2025-04-10T01:21:08Z D! [agent] Initializing plugins
2025-04-10T01:21:08Z I! [inputs.netflow] Loaded 0 PEN mappings...
2025-04-10T01:21:08Z D! [agent] Connecting outputs
2025-04-10T01:21:08Z D! [agent] Attempting connection to [outputs.remotefile]
2025-04-10T01:21:08Z I! Config watcher started for /etc/telegraf/telegraf.conf
2025-04-10T01:21:09Z D! [outputs.remotefile] Connected to S3 bucket 123456789 with 1.1 PB total, 0 B used and 1.1 PB free!
2025-04-10T01:21:09Z D! [agent] Successfully connected to outputs.remotefile
2025-04-10T01:21:09Z D! [agent] Attempting connection to [outputs.file]
2025-04-10T01:21:09Z D! [agent] Successfully connected to outputs.file
2025-04-10T01:21:09Z D! [agent] Attempting connection to [outputs.health]
2025-04-10T01:21:09Z I! [outputs.health] Listening on http://[::]:8888
2025-04-10T01:21:09Z D! [agent] Successfully connected to outputs.health
2025-04-10T01:21:09Z D! [agent] Starting service inputs
2025-04-10T01:21:09Z I! [inputs.netflow] Listening on udp://[::]:2055
...
{"fields":{"observation_domain_id":67108864,"sampling_packet_interval":1,"sampling_packet_space":0,"selector_algo":"systematic count-based sampling"},"name":"netflow_options","tags":{"source":"10.199.65.39","version":"IPFIX"},"timestamp":1744248238}
{"fields":{"dst":"::","flow_end_ms":1744248238133,"flow_label":"0x00000000","flow_start_ms":1744248238133,"icmp_code":1,"icmp_type":0,"in_bytes":3,"in_dst_mac":"f3:ad:60:f5:ab:da","in_packets":2,"in_phy_interface":2165659240,"in_src_mac":"e5:58:fb:49:63:31","ip_version":"IPv4","ipv6_extensions":"0x00000000","ipv6_next_header":0,"out_phy_interface":579231806,"out_vlan_customer_id":0,"out_vlan_id":0,"protocol":"udp","src":"::","src_port":2601,"src_tos":"0x00","tcp_flags":"........","vlan_customer_id":2210,"vlan_id":3592},"name":"netflow","tags":{"source":"10.199.65.39","version":"IPFIX"},"timestamp":1744248238}
2025-04-10T01:23:59Z D! [outputs.file] Wrote batch of 20 metrics in 608.192µs
2025-04-10T01:23:59Z D! [outputs.file] Buffer fullness: 0 / 10000 metrics
2025-04-10T01:23:59Z D! [outputs.remotefile] Wrote batch of 20 metrics in 2.826698ms
2025-04-10T01:23:59Z D! [outputs.remotefile] Buffer fullness: 0 / 10000 metrics
As you can see it outputs to file, and also remotefile, but in S3 there is nothing present.
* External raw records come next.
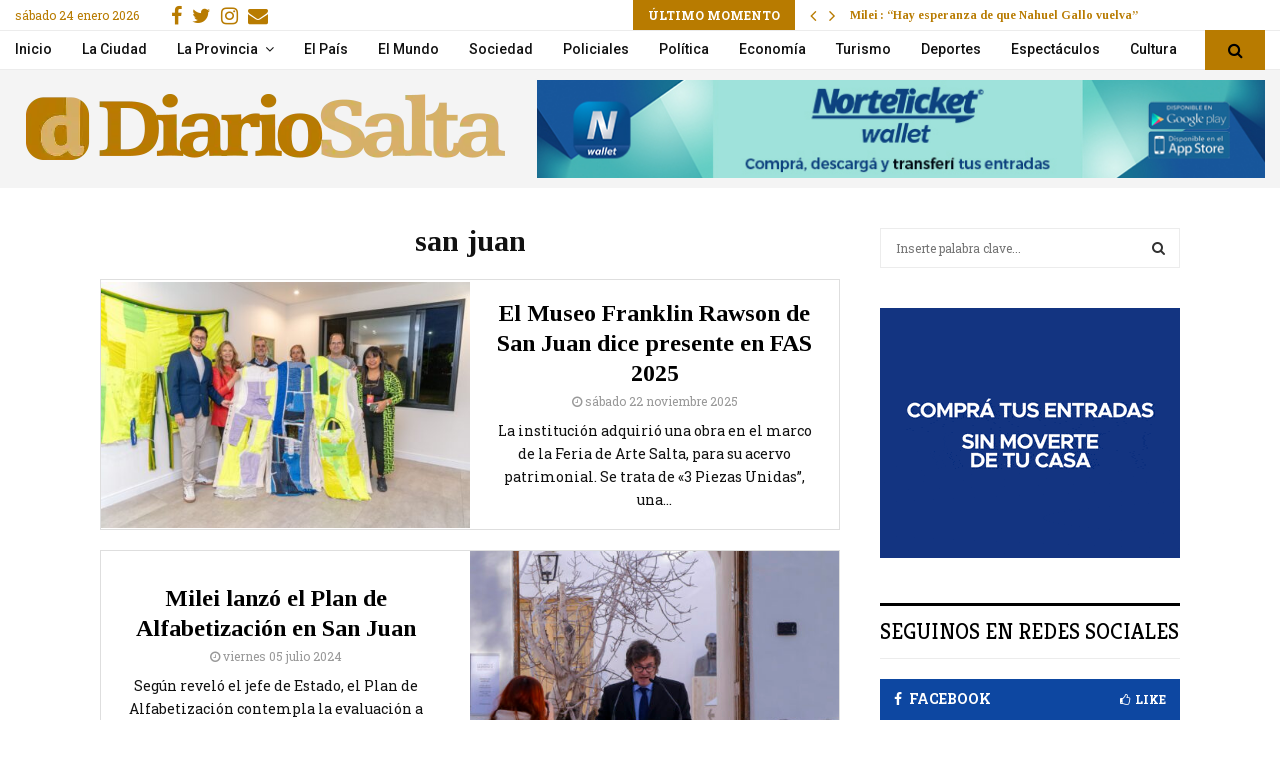

--- FILE ---
content_type: text/html; charset=utf-8
request_url: https://www.google.com/recaptcha/api2/aframe
body_size: 267
content:
<!DOCTYPE HTML><html><head><meta http-equiv="content-type" content="text/html; charset=UTF-8"></head><body><script nonce="2JxB0luSqm3MKJqujNNrIg">/** Anti-fraud and anti-abuse applications only. See google.com/recaptcha */ try{var clients={'sodar':'https://pagead2.googlesyndication.com/pagead/sodar?'};window.addEventListener("message",function(a){try{if(a.source===window.parent){var b=JSON.parse(a.data);var c=clients[b['id']];if(c){var d=document.createElement('img');d.src=c+b['params']+'&rc='+(localStorage.getItem("rc::a")?sessionStorage.getItem("rc::b"):"");window.document.body.appendChild(d);sessionStorage.setItem("rc::e",parseInt(sessionStorage.getItem("rc::e")||0)+1);localStorage.setItem("rc::h",'1769280672265');}}}catch(b){}});window.parent.postMessage("_grecaptcha_ready", "*");}catch(b){}</script></body></html>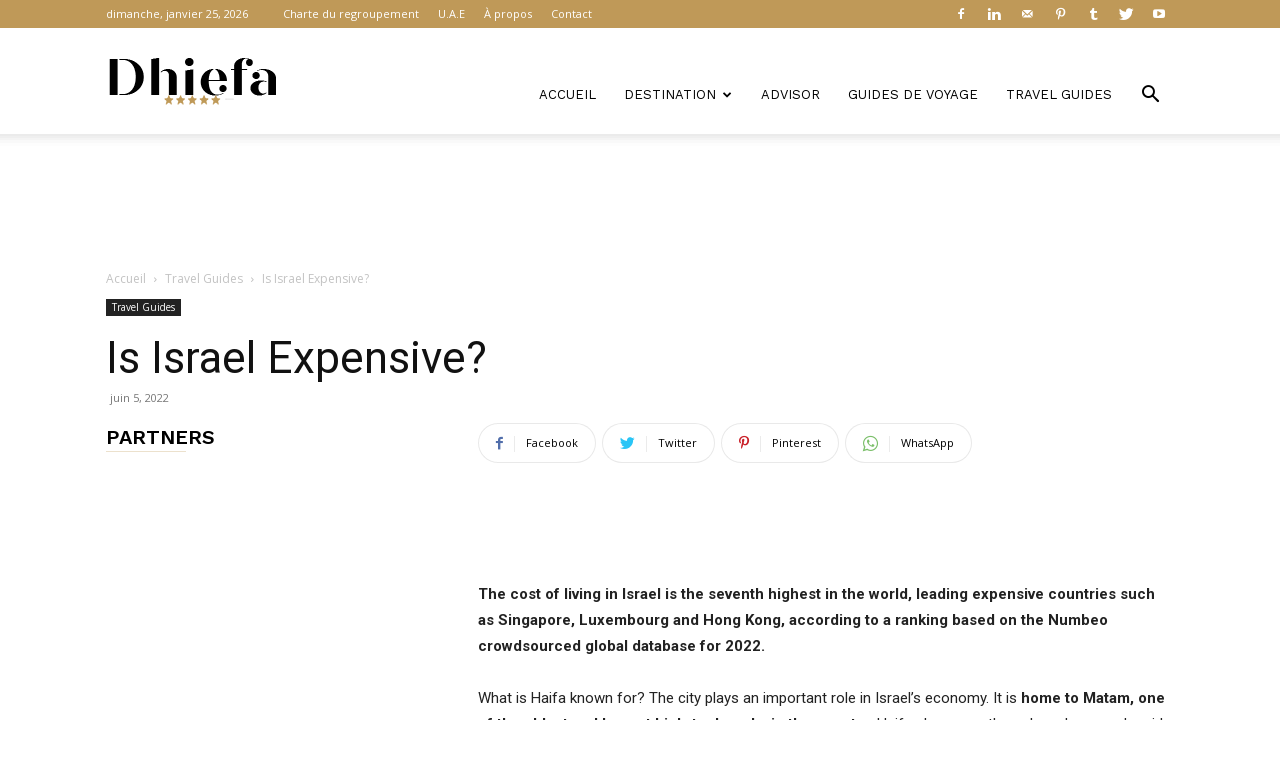

--- FILE ---
content_type: text/html; charset=utf-8
request_url: https://www.google.com/recaptcha/api2/aframe
body_size: 266
content:
<!DOCTYPE HTML><html><head><meta http-equiv="content-type" content="text/html; charset=UTF-8"></head><body><script nonce="nqA3lp9Tf4HjWKAesgnAuw">/** Anti-fraud and anti-abuse applications only. See google.com/recaptcha */ try{var clients={'sodar':'https://pagead2.googlesyndication.com/pagead/sodar?'};window.addEventListener("message",function(a){try{if(a.source===window.parent){var b=JSON.parse(a.data);var c=clients[b['id']];if(c){var d=document.createElement('img');d.src=c+b['params']+'&rc='+(localStorage.getItem("rc::a")?sessionStorage.getItem("rc::b"):"");window.document.body.appendChild(d);sessionStorage.setItem("rc::e",parseInt(sessionStorage.getItem("rc::e")||0)+1);localStorage.setItem("rc::h",'1769307271850');}}}catch(b){}});window.parent.postMessage("_grecaptcha_ready", "*");}catch(b){}</script></body></html>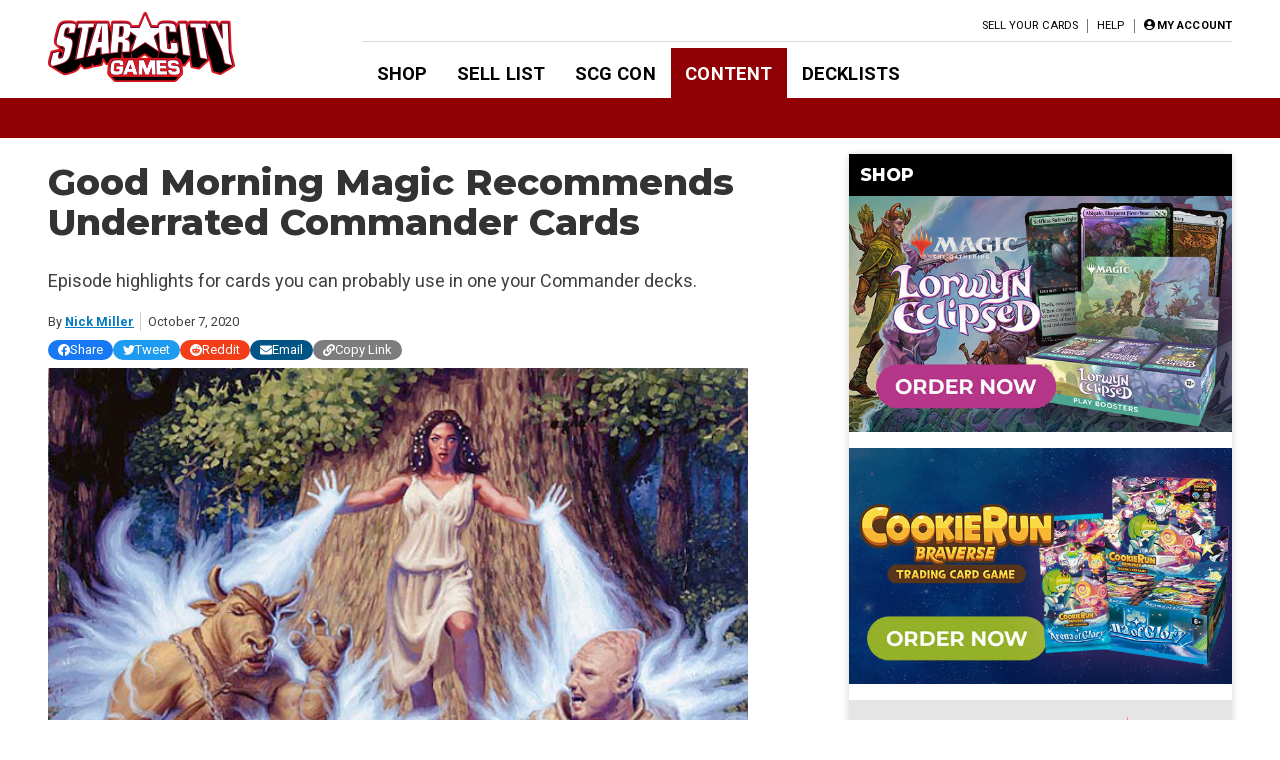

--- FILE ---
content_type: text/html; charset=utf-8
request_url: https://www.google.com/recaptcha/api2/aframe
body_size: 267
content:
<!DOCTYPE HTML><html><head><meta http-equiv="content-type" content="text/html; charset=UTF-8"></head><body><script nonce="oHdvck5H4HF4wF7Qjh-u-A">/** Anti-fraud and anti-abuse applications only. See google.com/recaptcha */ try{var clients={'sodar':'https://pagead2.googlesyndication.com/pagead/sodar?'};window.addEventListener("message",function(a){try{if(a.source===window.parent){var b=JSON.parse(a.data);var c=clients[b['id']];if(c){var d=document.createElement('img');d.src=c+b['params']+'&rc='+(localStorage.getItem("rc::a")?sessionStorage.getItem("rc::b"):"");window.document.body.appendChild(d);sessionStorage.setItem("rc::e",parseInt(sessionStorage.getItem("rc::e")||0)+1);localStorage.setItem("rc::h",'1768666515170');}}}catch(b){}});window.parent.postMessage("_grecaptcha_ready", "*");}catch(b){}</script></body></html>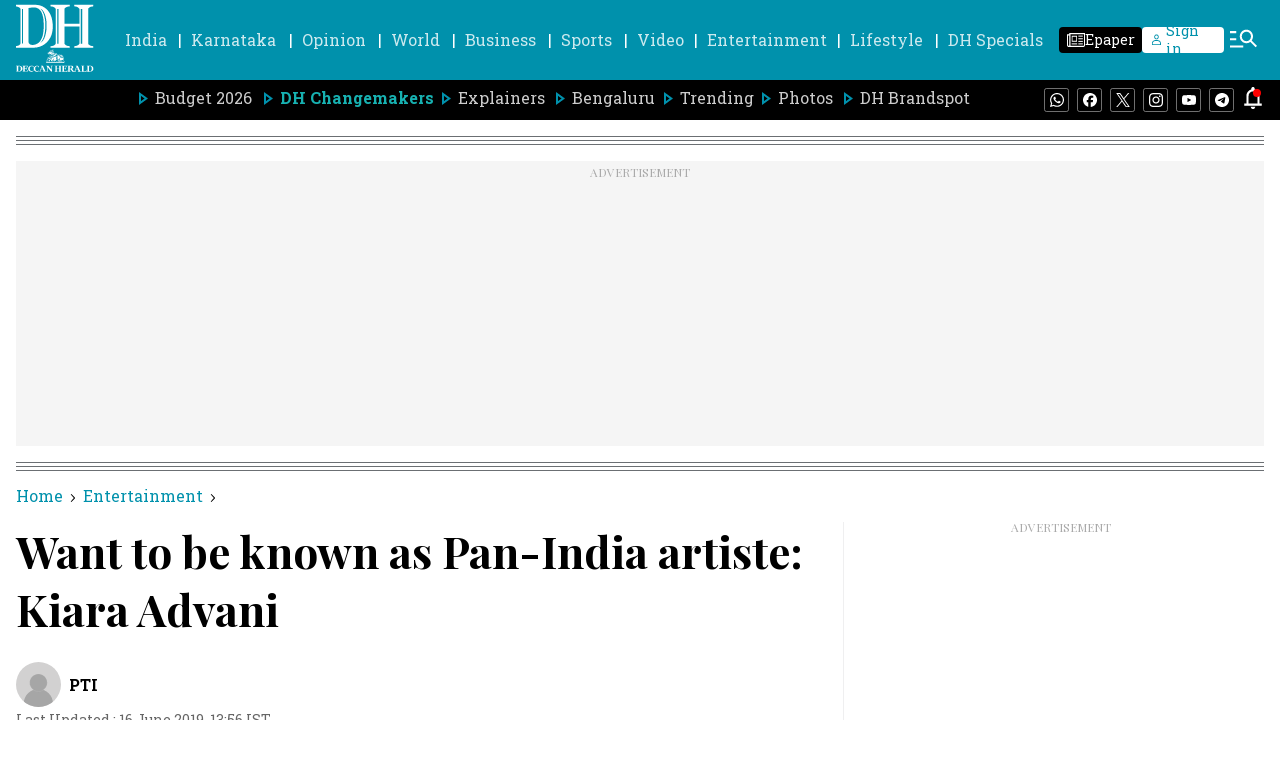

--- FILE ---
content_type: text/html; charset=utf-8
request_url: https://www.google.com/recaptcha/api2/aframe
body_size: 268
content:
<!DOCTYPE HTML><html><head><meta http-equiv="content-type" content="text/html; charset=UTF-8"></head><body><script nonce="ASBZe6KGOb0K42X9ErYfiQ">/** Anti-fraud and anti-abuse applications only. See google.com/recaptcha */ try{var clients={'sodar':'https://pagead2.googlesyndication.com/pagead/sodar?'};window.addEventListener("message",function(a){try{if(a.source===window.parent){var b=JSON.parse(a.data);var c=clients[b['id']];if(c){var d=document.createElement('img');d.src=c+b['params']+'&rc='+(localStorage.getItem("rc::a")?sessionStorage.getItem("rc::b"):"");window.document.body.appendChild(d);sessionStorage.setItem("rc::e",parseInt(sessionStorage.getItem("rc::e")||0)+1);localStorage.setItem("rc::h",'1769692101474');}}}catch(b){}});window.parent.postMessage("_grecaptcha_ready", "*");}catch(b){}</script></body></html>

--- FILE ---
content_type: application/javascript; charset=utf-8
request_url: https://fundingchoicesmessages.google.com/f/AGSKWxXjxifAxKYS4f_ez6_nKcxETwkb3_hk8cWeUr_E-XuHlGVA45-ZhBGUGE4B3Ij9CEuzBf8os8-HkDamqVFvxEo-WoXfuo5lR0haroR2jQ11WjkMPfECg77Bj0-9R5eeHnA1mF2McaXQ4JEbbbWskXazVS8ongJ5SkyW0X4Phf5YGILrsI23HyZPd6Vm/_/advertiserwidget./adcxtnew_/scrpads./synad3./adsrotate.
body_size: -1284
content:
window['87c19642-125e-4452-9eb4-0c98e47e393b'] = true;

--- FILE ---
content_type: text/javascript; charset=utf-8
request_url: https://comment.deccanherald.com/api/story/count.js?callback=CoralCount.setCount&id=2f7f2127-e900-4a36-908c-f70042826a1f&ref=aHR0cHM6Ly93d3cuZGVjY2FuaGVyYWxkLmNvbS9lbnRlcnRhaW5tZW50L3dhbnQtdG8tYmUta25vd24tYXMtcGFuLWluZGlhLWFydGlzdGUta2lhcmEtYWR2YW5pLTc0MDc1MC5odG1s&url=https%3A%2F%2Fwww.deccanherald.com%2Fentertainment%2Fwant-to-be-known-as-pan-india-artiste-kiara-advani-740750.html
body_size: 254
content:
/**/ typeof CoralCount.setCount === 'function' && CoralCount.setCount({"ref":"aHR0cHM6Ly93d3cuZGVjY2FuaGVyYWxkLmNvbS9lbnRlcnRhaW5tZW50L3dhbnQtdG8tYmUta25vd24tYXMtcGFuLWluZGlhLWFydGlzdGUta2lhcmEtYWR2YW5pLTc0MDc1MC5odG1s","countHtml":"<span class=\"coral-count-number\">COMMENT_COUNT</span>","textHtml":"<span class=\"coral-count-text\">Comments</span>","count":0,"id":null});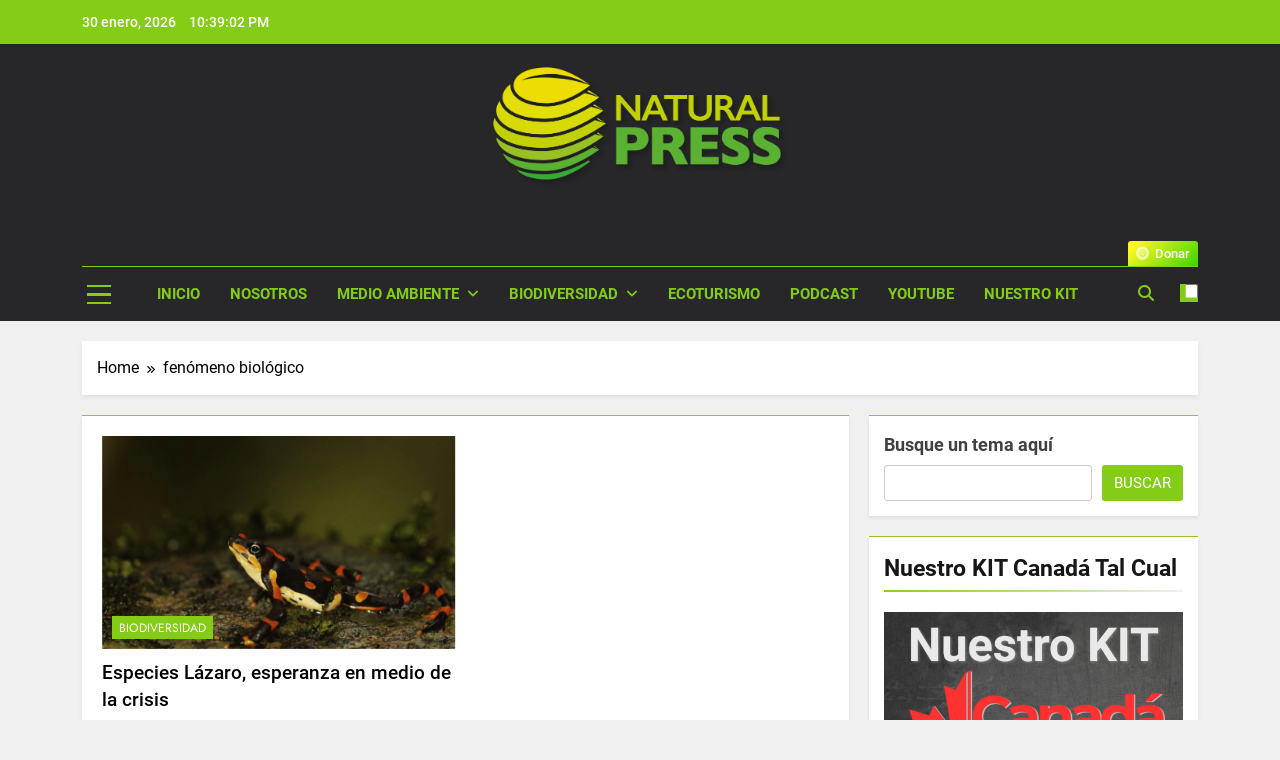

--- FILE ---
content_type: text/html; charset=utf-8
request_url: https://www.google.com/recaptcha/api2/aframe
body_size: 266
content:
<!DOCTYPE HTML><html><head><meta http-equiv="content-type" content="text/html; charset=UTF-8"></head><body><script nonce="l2jpSTiNF4eFgW-TzIcMtA">/** Anti-fraud and anti-abuse applications only. See google.com/recaptcha */ try{var clients={'sodar':'https://pagead2.googlesyndication.com/pagead/sodar?'};window.addEventListener("message",function(a){try{if(a.source===window.parent){var b=JSON.parse(a.data);var c=clients[b['id']];if(c){var d=document.createElement('img');d.src=c+b['params']+'&rc='+(localStorage.getItem("rc::a")?sessionStorage.getItem("rc::b"):"");window.document.body.appendChild(d);sessionStorage.setItem("rc::e",parseInt(sessionStorage.getItem("rc::e")||0)+1);localStorage.setItem("rc::h",'1769899140961');}}}catch(b){}});window.parent.postMessage("_grecaptcha_ready", "*");}catch(b){}</script></body></html>

--- FILE ---
content_type: application/javascript; charset=utf-8
request_url: https://fundingchoicesmessages.google.com/f/AGSKWxVj0F6Ntw4lRulwrOQzRoQQLDccPDznxGaH0ze7niTbFqpjWxBQikBv8zvFZkKFzGKkycW8_yk9f3uVeBCAwQu7aE0o-xFcJ4v07QCFmSfqaJf7ZGfF7RKg_nuLrhOt0cCUFdPx?fccs=W251bGwsbnVsbCxudWxsLG51bGwsbnVsbCxudWxsLFsxNzY5ODk5MTM4LDgwOTAwMDAwMF0sbnVsbCxudWxsLG51bGwsW251bGwsWzddXSwiaHR0cHM6Ly93d3cubmF0dXJhbHByZXNzLmNhL3RhZy9mZW5vbWVuby1iaW9sb2dpY28vIixudWxsLFtbOCwiRmYwUkdIVHVuOEkiXSxbOSwiZW4tVVMiXSxbMTksIjIiXSxbMTcsIlswXSJdLFsyNCwiIl0sWzI5LCJmYWxzZSJdXV0
body_size: -225
content:
if (typeof __googlefc.fcKernelManager.run === 'function') {"use strict";this.default_ContributorServingResponseClientJs=this.default_ContributorServingResponseClientJs||{};(function(_){var window=this;
try{
var RH=function(a){this.A=_.t(a)};_.u(RH,_.J);var SH=_.ed(RH);var TH=function(a,b,c){this.B=a;this.params=b;this.j=c;this.l=_.F(this.params,4);this.o=new _.eh(this.B.document,_.O(this.params,3),new _.Qg(_.Rk(this.j)))};TH.prototype.run=function(){if(_.P(this.params,10)){var a=this.o;var b=_.fh(a);b=_.Od(b,4);_.jh(a,b)}a=_.Sk(this.j)?_.be(_.Sk(this.j)):new _.de;_.ee(a,9);_.F(a,4)!==1&&_.G(a,4,this.l===2||this.l===3?1:2);_.Fg(this.params,5)&&(b=_.O(this.params,5),_.hg(a,6,b));return a};var UH=function(){};UH.prototype.run=function(a,b){var c,d;return _.v(function(e){c=SH(b);d=(new TH(a,c,_.A(c,_.Qk,2))).run();return e.return({ia:_.L(d)})})};_.Uk(8,new UH);
}catch(e){_._DumpException(e)}
}).call(this,this.default_ContributorServingResponseClientJs);
// Google Inc.

//# sourceURL=/_/mss/boq-content-ads-contributor/_/js/k=boq-content-ads-contributor.ContributorServingResponseClientJs.en_US.Ff0RGHTun8I.es5.O/d=1/exm=kernel_loader,loader_js_executable/ed=1/rs=AJlcJMwj_NGSDs7Ec5ZJCmcGmg-e8qljdw/m=web_iab_tcf_v2_signal_executable
__googlefc.fcKernelManager.run('\x5b\x5b\x5b8,\x22\x5bnull,\x5b\x5bnull,null,null,\\\x22https:\/\/fundingchoicesmessages.google.com\/f\/AGSKWxUXHhFEwWYwrzFbCOH6CTZ_3JiZMOnUHBZ4pmt2eE9DIQXMjhiIfxvvph0W9RDH0hERjD3W79BydfzFtM9APRFGGwggg3gs51KafrydSbBMHlXGunjKyC-y7wAn4oqstIOf-e5Y\\\x22\x5d,null,null,\x5bnull,null,null,\\\x22https:\/\/fundingchoicesmessages.google.com\/el\/AGSKWxX_U5cs2X87pX9lj7mxumluC97wZo8u-pZzVMycthkO9e7yZzowimO5Ofe_QScY3uyvcoXYD81vM-ZNuko16LaC0sn6o1haUK5kVsfFdGy33_BtmPnp1BSfDifmZfcV88nRMhiD\\\x22\x5d,null,\x5bnull,\x5b7\x5d\x5d\x5d,\\\x22naturalpress.ca\\\x22,1,\\\x22es\\\x22,null,null,null,null,1\x5d\x22\x5d\x5d,\x5bnull,null,null,\x22https:\/\/fundingchoicesmessages.google.com\/f\/AGSKWxXf3TsxJE03zeeWEHcPoZzIvjENds9aE_Cxgyuzkvi8yjGUKnmZ0VvloVIjbbdNodIHhWAP-lNjOrgAOtT2EFOEcoRMAY9bk9AqHbURto7Uib6Wplfx8R7UNGSgJxoo6tUa5dMu\x22\x5d\x5d');}

--- FILE ---
content_type: application/javascript; charset=utf-8
request_url: https://fundingchoicesmessages.google.com/f/AGSKWxUQ5rYiuZaXj0MkMZVBtCE1wSxdp9gdDJ85Q1qfWFAwqy3dQ1bhzVAYq_XvTDjtDRsz_0y94_rvZAuASvxInAAV2P0Z3rtIRdKLSedKNNUc9GH8aT277IiiryUgV_b1tDI7OX99t3ZXL-RMumFGi-8pNg3WViu4zScjlwEEAI0SzMuAcyuB-D2qkjs=/_/adsummos..com/adv?/ads_1._ad_label._ads/ip/
body_size: -1285
content:
window['5b851de6-cda5-43f9-ba84-e47359479cf9'] = true;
No errors.. Once I disable SSE-KMS and switch to SSE-S3, then the remotefile starts writing to S3 straight away which confirms to me that when I am using the rclone config without KMS settings, the remotefile can still connect but cannot actually write files to the S3 bucket. But if I try to add the KMS settings, Telegraf never connects and constantly crashes.